DATA SECTION
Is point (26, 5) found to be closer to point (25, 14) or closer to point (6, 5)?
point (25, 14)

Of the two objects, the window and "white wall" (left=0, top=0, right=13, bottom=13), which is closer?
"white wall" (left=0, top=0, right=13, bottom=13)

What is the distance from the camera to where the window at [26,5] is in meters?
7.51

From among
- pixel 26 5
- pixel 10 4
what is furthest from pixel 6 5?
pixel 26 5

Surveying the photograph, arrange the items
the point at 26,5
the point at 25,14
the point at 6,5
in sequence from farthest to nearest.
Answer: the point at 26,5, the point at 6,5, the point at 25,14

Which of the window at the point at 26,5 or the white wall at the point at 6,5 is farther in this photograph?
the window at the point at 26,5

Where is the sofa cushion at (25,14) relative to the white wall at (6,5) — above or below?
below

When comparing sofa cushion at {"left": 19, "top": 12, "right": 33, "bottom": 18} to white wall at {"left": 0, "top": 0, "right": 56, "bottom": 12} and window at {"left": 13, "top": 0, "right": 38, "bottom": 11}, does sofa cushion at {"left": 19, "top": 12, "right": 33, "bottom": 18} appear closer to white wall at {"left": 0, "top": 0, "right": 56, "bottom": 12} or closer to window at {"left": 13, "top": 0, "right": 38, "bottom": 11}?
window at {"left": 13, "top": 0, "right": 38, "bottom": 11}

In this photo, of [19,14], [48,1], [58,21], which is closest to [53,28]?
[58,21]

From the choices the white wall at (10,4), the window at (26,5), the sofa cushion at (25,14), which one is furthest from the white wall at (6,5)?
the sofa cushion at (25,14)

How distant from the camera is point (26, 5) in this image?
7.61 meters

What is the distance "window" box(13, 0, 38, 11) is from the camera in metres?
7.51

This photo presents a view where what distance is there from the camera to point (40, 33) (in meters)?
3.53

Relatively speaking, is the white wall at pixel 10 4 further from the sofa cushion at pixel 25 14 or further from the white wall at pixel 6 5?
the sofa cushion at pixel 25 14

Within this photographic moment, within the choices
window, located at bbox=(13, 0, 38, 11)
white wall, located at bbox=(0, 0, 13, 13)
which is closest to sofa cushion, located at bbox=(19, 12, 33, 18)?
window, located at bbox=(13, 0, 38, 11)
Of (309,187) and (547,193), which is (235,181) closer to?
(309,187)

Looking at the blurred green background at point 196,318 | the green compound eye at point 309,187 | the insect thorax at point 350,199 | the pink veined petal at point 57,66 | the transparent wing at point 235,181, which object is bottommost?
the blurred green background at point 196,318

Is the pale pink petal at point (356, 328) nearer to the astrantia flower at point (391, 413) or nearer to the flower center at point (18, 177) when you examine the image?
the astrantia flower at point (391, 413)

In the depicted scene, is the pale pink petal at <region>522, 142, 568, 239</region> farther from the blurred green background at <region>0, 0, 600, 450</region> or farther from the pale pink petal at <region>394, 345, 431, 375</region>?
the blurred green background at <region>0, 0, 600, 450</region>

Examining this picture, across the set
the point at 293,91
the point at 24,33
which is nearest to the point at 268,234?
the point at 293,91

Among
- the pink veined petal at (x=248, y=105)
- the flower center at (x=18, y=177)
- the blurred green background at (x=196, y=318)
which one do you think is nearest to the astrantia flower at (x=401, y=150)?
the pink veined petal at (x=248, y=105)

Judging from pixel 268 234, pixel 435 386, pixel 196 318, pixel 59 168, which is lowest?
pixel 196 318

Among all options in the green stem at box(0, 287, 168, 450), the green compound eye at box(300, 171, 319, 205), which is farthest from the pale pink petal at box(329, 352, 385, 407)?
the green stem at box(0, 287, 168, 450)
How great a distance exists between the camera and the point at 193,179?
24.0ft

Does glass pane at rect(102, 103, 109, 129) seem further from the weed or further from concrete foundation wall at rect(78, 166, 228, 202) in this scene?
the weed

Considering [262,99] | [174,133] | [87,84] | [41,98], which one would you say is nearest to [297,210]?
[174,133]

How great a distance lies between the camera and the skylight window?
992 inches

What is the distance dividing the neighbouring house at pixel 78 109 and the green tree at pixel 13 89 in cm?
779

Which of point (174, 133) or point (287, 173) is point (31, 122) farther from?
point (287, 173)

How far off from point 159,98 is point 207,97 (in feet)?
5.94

WHAT NEEDS TO BE DONE
Output the entries exactly.

THE RESPONSE
Is point (26, 5) found to be closer to point (25, 14) or closer to point (6, 5)?
point (25, 14)

Of the two objects, the window and "white wall" (left=0, top=0, right=13, bottom=13), which is closer?
"white wall" (left=0, top=0, right=13, bottom=13)

What is the distance from the camera to where the window at [26,5] is in meters?
7.51

From among
- pixel 26 5
- pixel 10 4
what is furthest from pixel 6 5?
pixel 26 5

Surveying the photograph, arrange the items
the point at 26,5
the point at 25,14
the point at 6,5
in sequence from farthest to nearest.
Answer: the point at 26,5, the point at 6,5, the point at 25,14

Which of the window at the point at 26,5 or the white wall at the point at 6,5 is farther in this photograph?
the window at the point at 26,5

Where is the sofa cushion at (25,14) relative to the white wall at (6,5) — above or below?
below

When comparing sofa cushion at {"left": 19, "top": 12, "right": 33, "bottom": 18} to white wall at {"left": 0, "top": 0, "right": 56, "bottom": 12} and window at {"left": 13, "top": 0, "right": 38, "bottom": 11}, does sofa cushion at {"left": 19, "top": 12, "right": 33, "bottom": 18} appear closer to white wall at {"left": 0, "top": 0, "right": 56, "bottom": 12} or closer to window at {"left": 13, "top": 0, "right": 38, "bottom": 11}?
window at {"left": 13, "top": 0, "right": 38, "bottom": 11}

In this photo, of [19,14], [48,1], [58,21], which is closest to [53,28]?
[58,21]

From the choices the white wall at (10,4), the window at (26,5), the sofa cushion at (25,14), which one is furthest from the white wall at (6,5)?
the sofa cushion at (25,14)

How distant from the camera is point (26, 5) in this image?
7.61 meters

What is the distance "window" box(13, 0, 38, 11) is from the camera in metres?
7.51

This photo presents a view where what distance is there from the camera to point (40, 33) (in meters)?
3.53

Relatively speaking, is the white wall at pixel 10 4 further from the sofa cushion at pixel 25 14 or further from the white wall at pixel 6 5?
the sofa cushion at pixel 25 14

Within this photographic moment, within the choices
window, located at bbox=(13, 0, 38, 11)
white wall, located at bbox=(0, 0, 13, 13)
which is closest to sofa cushion, located at bbox=(19, 12, 33, 18)?
window, located at bbox=(13, 0, 38, 11)
Of (309,187) and (547,193), which is (235,181) closer to?
(309,187)

Looking at the blurred green background at point 196,318 | the green compound eye at point 309,187 | the insect thorax at point 350,199 | the pink veined petal at point 57,66 | the transparent wing at point 235,181, which object is bottommost?
the blurred green background at point 196,318

Is the pale pink petal at point (356, 328) nearer to the astrantia flower at point (391, 413) or nearer to the flower center at point (18, 177) when you examine the image?
the astrantia flower at point (391, 413)

In the depicted scene, is the pale pink petal at <region>522, 142, 568, 239</region> farther from the blurred green background at <region>0, 0, 600, 450</region> or farther from the pale pink petal at <region>394, 345, 431, 375</region>?
the blurred green background at <region>0, 0, 600, 450</region>

Examining this picture, across the set
the point at 293,91
the point at 24,33
which is nearest to the point at 268,234?
the point at 293,91

Among
- the pink veined petal at (x=248, y=105)
- the flower center at (x=18, y=177)
- the blurred green background at (x=196, y=318)
which one do you think is nearest to the astrantia flower at (x=401, y=150)?
the pink veined petal at (x=248, y=105)

Judging from pixel 268 234, pixel 435 386, pixel 196 318, pixel 59 168, which is lowest?
pixel 196 318

Among all options in the green stem at box(0, 287, 168, 450), the green compound eye at box(300, 171, 319, 205), which is farthest from the pale pink petal at box(329, 352, 385, 407)?
the green stem at box(0, 287, 168, 450)
How great a distance exists between the camera and the point at 193,179?
24.0ft

Does glass pane at rect(102, 103, 109, 129) seem further from the weed or further from concrete foundation wall at rect(78, 166, 228, 202) in this scene?
the weed

Considering [262,99] | [174,133] | [87,84] | [41,98], which one would you say is nearest to [297,210]?
[174,133]

How great a distance lies between the camera and the skylight window?
992 inches

What is the distance dividing the neighbouring house at pixel 78 109 and the green tree at pixel 13 89 in cm?
779

Which of point (174, 133) or point (287, 173) is point (31, 122) farther from?
point (287, 173)

How far off from point 159,98 is point 207,97 (in feet)?
5.94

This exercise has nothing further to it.